Assignment
In the centromere study summary, transcribe everything from "Purpose of the" down to "and perturbed conditions.".

Text provided
[Start of section]
Purpose of the Study:

  • To develop and validate a quantitative analytical framework for assessing centromere distribution at the single-cell level.
  • To identify robust metrics for measuring centromere clustering and spatial patterns.
  • To establish spatial models that accurately represent observed centromere distributions in human cells.

Main Methods:

  • Benchmarking of six clustering metrics using high-throughput imaging data from human cells.
  • Evaluation of metric sensitivity to changes in centromere distribution under normal and perturbed conditions.
  • Development and validation of spatial distribution models, including Gaussian distributions.

Main Results:

  • Ripley's K Score demonstrated the highest accuracy and minimal sensitivity to variations in centromere number, identifying it as the optimal metric.
  • A radially shifted Gaussian distribution was found to be the best model for replicating observed centromere patterns in human cells.
  • The developed analytical framework provides tools for quantitative characterization of spatial centromere distributions.

Conclusions:

  • The study presents a robust quantitative framework for analyzing centromere spatial organization in 3D nuclear space.
  • Ripley's K Score is recommended for accurate measurement of centromere clustering and distribution.
  • The findings facilitate targeted studies and unbiased screening approaches for centromere organization and function.
[End of section]
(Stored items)
[Start of section]
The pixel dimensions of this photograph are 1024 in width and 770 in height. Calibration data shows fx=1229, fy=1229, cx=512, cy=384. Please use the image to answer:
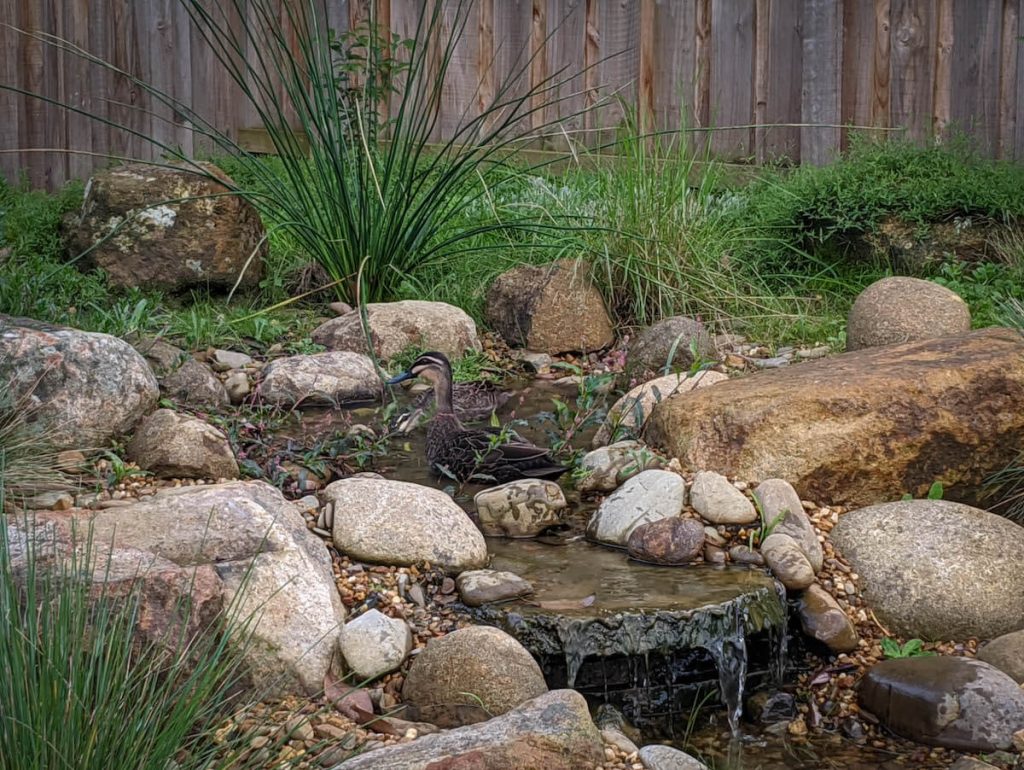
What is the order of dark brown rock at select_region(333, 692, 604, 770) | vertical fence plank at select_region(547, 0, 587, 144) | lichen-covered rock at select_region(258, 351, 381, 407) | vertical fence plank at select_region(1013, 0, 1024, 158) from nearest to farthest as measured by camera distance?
1. dark brown rock at select_region(333, 692, 604, 770)
2. lichen-covered rock at select_region(258, 351, 381, 407)
3. vertical fence plank at select_region(1013, 0, 1024, 158)
4. vertical fence plank at select_region(547, 0, 587, 144)

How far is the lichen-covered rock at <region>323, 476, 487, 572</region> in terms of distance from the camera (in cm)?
384

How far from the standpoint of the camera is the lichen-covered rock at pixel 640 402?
4922mm

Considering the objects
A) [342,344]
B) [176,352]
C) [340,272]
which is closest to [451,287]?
[340,272]

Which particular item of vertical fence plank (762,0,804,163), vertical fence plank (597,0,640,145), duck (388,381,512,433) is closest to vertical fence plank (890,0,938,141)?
vertical fence plank (762,0,804,163)

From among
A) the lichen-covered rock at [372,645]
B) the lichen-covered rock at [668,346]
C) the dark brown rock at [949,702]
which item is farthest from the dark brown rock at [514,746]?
the lichen-covered rock at [668,346]

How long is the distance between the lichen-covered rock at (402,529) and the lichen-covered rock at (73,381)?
3.15 ft

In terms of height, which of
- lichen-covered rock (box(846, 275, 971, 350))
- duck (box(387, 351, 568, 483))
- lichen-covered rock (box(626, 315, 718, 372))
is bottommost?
duck (box(387, 351, 568, 483))

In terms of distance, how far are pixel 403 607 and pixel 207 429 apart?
3.76 ft

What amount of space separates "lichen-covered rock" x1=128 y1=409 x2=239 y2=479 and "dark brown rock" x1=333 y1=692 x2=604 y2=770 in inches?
68.4

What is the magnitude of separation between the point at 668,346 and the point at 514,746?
3.21 meters

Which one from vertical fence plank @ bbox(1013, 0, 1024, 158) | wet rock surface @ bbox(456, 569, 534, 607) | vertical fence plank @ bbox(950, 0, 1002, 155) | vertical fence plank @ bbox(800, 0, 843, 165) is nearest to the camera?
wet rock surface @ bbox(456, 569, 534, 607)

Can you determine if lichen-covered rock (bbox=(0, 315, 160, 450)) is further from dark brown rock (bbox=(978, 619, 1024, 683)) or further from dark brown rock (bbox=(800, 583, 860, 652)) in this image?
dark brown rock (bbox=(978, 619, 1024, 683))

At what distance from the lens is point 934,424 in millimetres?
4359

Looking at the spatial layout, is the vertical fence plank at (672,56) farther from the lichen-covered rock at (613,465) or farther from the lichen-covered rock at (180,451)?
the lichen-covered rock at (180,451)
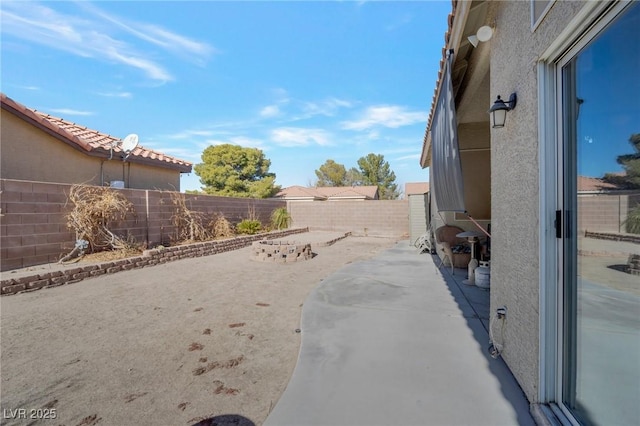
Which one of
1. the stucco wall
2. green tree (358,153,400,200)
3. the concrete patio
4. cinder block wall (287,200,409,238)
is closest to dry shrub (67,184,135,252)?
the stucco wall

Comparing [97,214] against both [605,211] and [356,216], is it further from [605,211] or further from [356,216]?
[356,216]

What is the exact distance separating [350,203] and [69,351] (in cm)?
1577

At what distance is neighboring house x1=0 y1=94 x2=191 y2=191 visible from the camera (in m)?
8.62

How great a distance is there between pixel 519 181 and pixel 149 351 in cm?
383

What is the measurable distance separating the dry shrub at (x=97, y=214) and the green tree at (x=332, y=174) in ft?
127

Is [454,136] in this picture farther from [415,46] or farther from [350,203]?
[350,203]

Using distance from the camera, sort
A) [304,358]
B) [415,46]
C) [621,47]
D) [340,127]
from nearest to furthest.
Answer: [621,47], [304,358], [415,46], [340,127]

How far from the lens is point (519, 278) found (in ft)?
7.56

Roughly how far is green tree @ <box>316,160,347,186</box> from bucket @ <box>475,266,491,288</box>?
41.3m

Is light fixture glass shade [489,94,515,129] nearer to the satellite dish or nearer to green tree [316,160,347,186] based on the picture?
the satellite dish

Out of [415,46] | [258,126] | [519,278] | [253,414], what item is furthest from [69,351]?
[258,126]

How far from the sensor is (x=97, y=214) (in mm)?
7758

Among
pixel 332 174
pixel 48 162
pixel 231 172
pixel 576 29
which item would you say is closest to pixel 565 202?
pixel 576 29

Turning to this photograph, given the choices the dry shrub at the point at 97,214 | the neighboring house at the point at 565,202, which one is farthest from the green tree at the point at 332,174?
the neighboring house at the point at 565,202
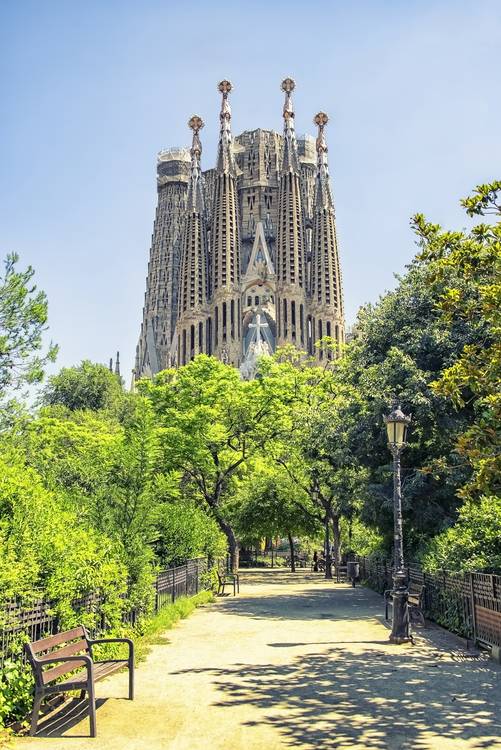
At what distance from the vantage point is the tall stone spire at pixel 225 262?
9275 cm

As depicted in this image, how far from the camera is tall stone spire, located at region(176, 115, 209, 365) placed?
94625mm

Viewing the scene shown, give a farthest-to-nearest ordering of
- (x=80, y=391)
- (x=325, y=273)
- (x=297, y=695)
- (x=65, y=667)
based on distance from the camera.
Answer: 1. (x=325, y=273)
2. (x=80, y=391)
3. (x=297, y=695)
4. (x=65, y=667)

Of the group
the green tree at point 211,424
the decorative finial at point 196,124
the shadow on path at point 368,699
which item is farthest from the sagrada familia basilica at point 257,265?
the shadow on path at point 368,699

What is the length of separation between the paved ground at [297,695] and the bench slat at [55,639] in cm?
78

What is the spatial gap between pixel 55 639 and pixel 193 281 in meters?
89.0

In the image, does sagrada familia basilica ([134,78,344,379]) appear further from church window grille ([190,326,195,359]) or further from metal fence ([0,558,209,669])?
metal fence ([0,558,209,669])

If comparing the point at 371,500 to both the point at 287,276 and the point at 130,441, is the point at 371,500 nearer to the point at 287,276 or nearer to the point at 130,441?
the point at 130,441

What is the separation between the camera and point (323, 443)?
77.0ft

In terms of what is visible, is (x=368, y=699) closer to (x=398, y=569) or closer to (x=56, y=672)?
(x=56, y=672)

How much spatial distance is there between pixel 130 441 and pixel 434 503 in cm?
980

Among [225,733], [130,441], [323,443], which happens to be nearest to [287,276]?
[323,443]

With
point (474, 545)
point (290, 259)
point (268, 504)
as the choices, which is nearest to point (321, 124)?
point (290, 259)

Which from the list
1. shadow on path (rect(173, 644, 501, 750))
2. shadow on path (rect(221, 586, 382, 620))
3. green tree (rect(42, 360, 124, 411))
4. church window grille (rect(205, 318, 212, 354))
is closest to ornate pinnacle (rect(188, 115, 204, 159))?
church window grille (rect(205, 318, 212, 354))

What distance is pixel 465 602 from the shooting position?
12945 mm
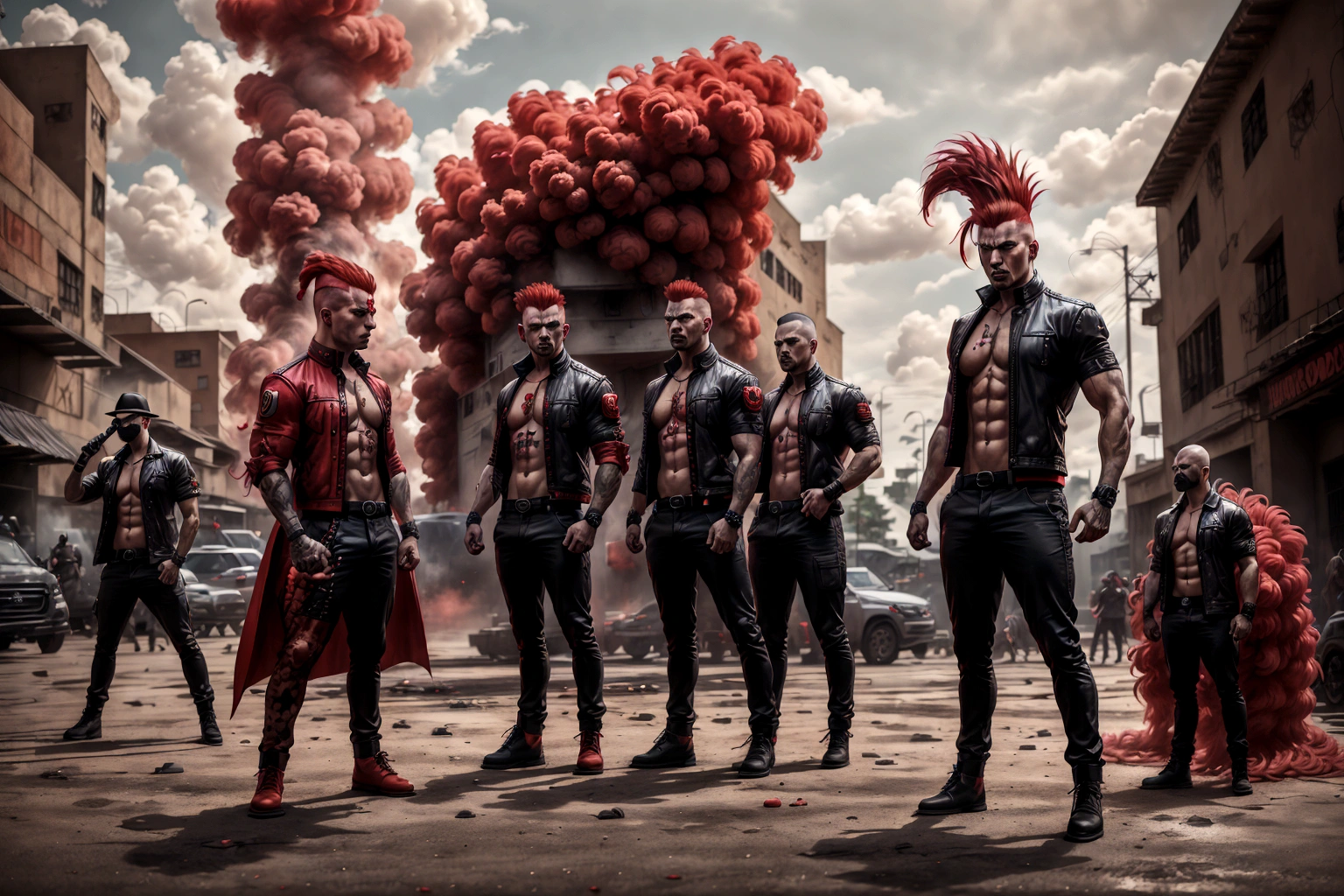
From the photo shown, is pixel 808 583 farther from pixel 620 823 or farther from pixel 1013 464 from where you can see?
[End of section]
Answer space
Purpose of the Study:

  • To develop and validate a quantitative analytical framework for assessing centromere distribution at the single-cell level.
  • To identify robust metrics for measuring centromere clustering and spatial patterns.
  • To establish spatial models that accurately represent observed centromere distributions in human cells.

Main Methods:

  • Benchmarking of six clustering metrics using high-throughput imaging data from human cells.
  • Evaluation of metric sensitivity to changes in centromere distribution under normal and perturbed conditions.